SPECIAL SESSION #23
Measuring AI: Methods, Metrics and Standard to Benchmark (Physical) AI Systems
ORGANIZED BY
Matteo Matteucci
Politecnico di Milano, Italy
Agnes Delaborde
Laboratoire National de Métrologie et d'Essais, France
ABSTRACT
Measuring and evaluating the output of AI and Autonomous Robotics systems is not a straightforward process. This is due to the intrinsic property of agency possessed by the system under test: task execution is subject to the system’s own decisions and to its own (often imprecise and/or partial) perception of its environment. Measuring autonomous systems requires novel metrological approaches.
MAIN TOPICS
Topics of interest for this Special Session include but are not limited to:
- Designing benchmarks for autonomous systems: testbeds, protocols, evaluation metrics
- Task benchmarks and Functionality benchmarks: combining module-level and system-level test provides additional insight
- Real-world experience: the METRICS project
- What does “good performance” mean for a robot? When is Robot A better than Robot B? Why are these issues crucial to industrial adoption of autonomous systems?
- Bringing metrology to new grounds
ABOUT THE ORGANIZERS
Matteo Matteucci, PhD, is Full Professor at the Department of Electronics, Information and Bioengineering of Politecnico di Milano, Italy. His main research topics are pattern recognition, machine learning, machine perception, robotics, computer vision and signal processing. He is deeply in the field of Robot Benchmarking; he participated as benchmarking expert in the FP7 EU funded RoSta Project. He has been the Coordinator of the European project RAWSEEDS (20062009, http://www.rawseeds.org) a Specific Support Action in the FP6 for the development of a benchmarking toolkit for multi-sensor SLAM algorithms. He has been the Principal Investigator for Politecnico di Milano (Partner) of the FP7 project RoCKIn (20132015, http://www.rockinrobotchallenge.eu/) for the design and execution of two international competitions for the benchmarking of autonomous robots in the home environment (RoCKIn@Home) and at work (RoCKIn@Work).

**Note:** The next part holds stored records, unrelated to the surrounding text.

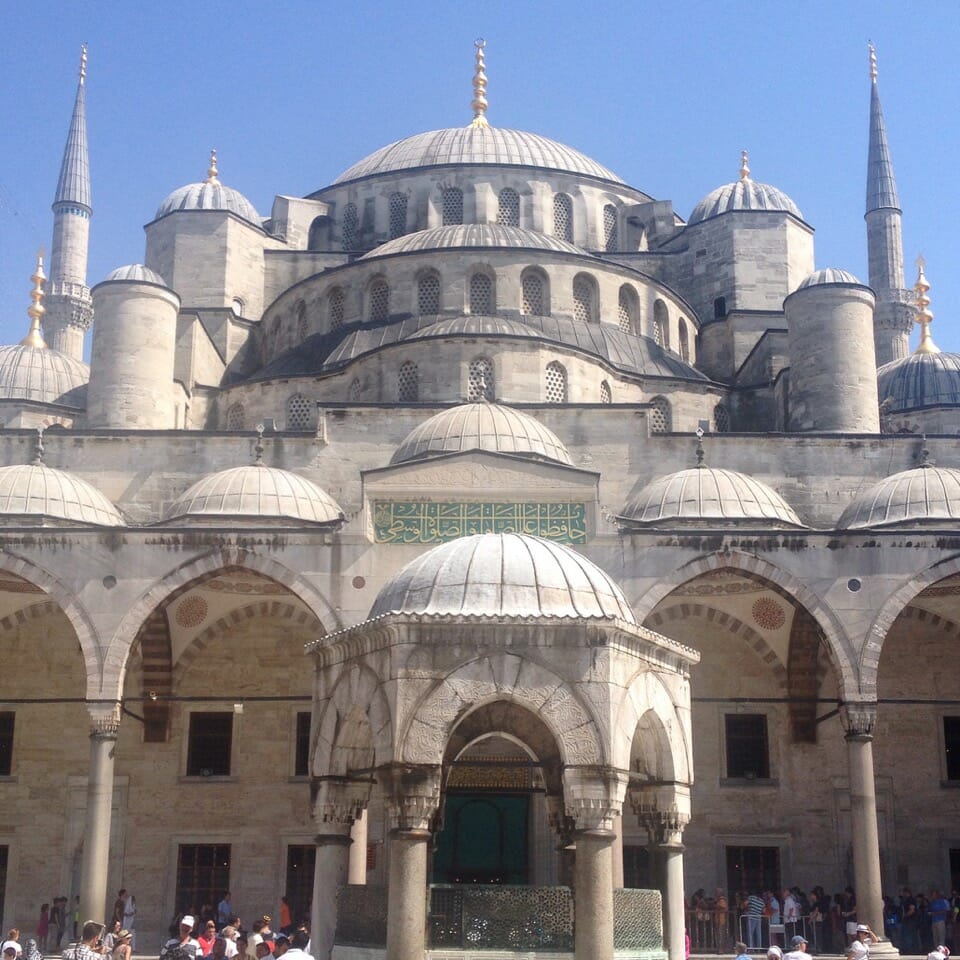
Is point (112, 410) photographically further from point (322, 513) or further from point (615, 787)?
point (615, 787)

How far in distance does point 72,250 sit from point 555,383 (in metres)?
18.7

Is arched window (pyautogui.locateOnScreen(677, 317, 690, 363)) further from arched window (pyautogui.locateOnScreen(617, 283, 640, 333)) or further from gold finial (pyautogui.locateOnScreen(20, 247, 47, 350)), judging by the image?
gold finial (pyautogui.locateOnScreen(20, 247, 47, 350))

Agnes Delaborde, PhD, is Head of Department of “AI evaluation and cybersecurity” at Laboratoire National de Métrologie et d'Essais. Agnes Delaborde has been a research engineer at the Laboratoire National de Métrologie et d'Essais since 2017 performing research on the evaluation of robotics, she focuses on metrics and experimental plans for the evaluation of Human-Robot Interaction. She has previously worked for 7 years at LIMSI-CNRS on Human-Robot Interaction modeling and specialized in experimental plans for data collection in robotic environments. She is a member of the UNM-81 standardization committee in charge of industrial robotics.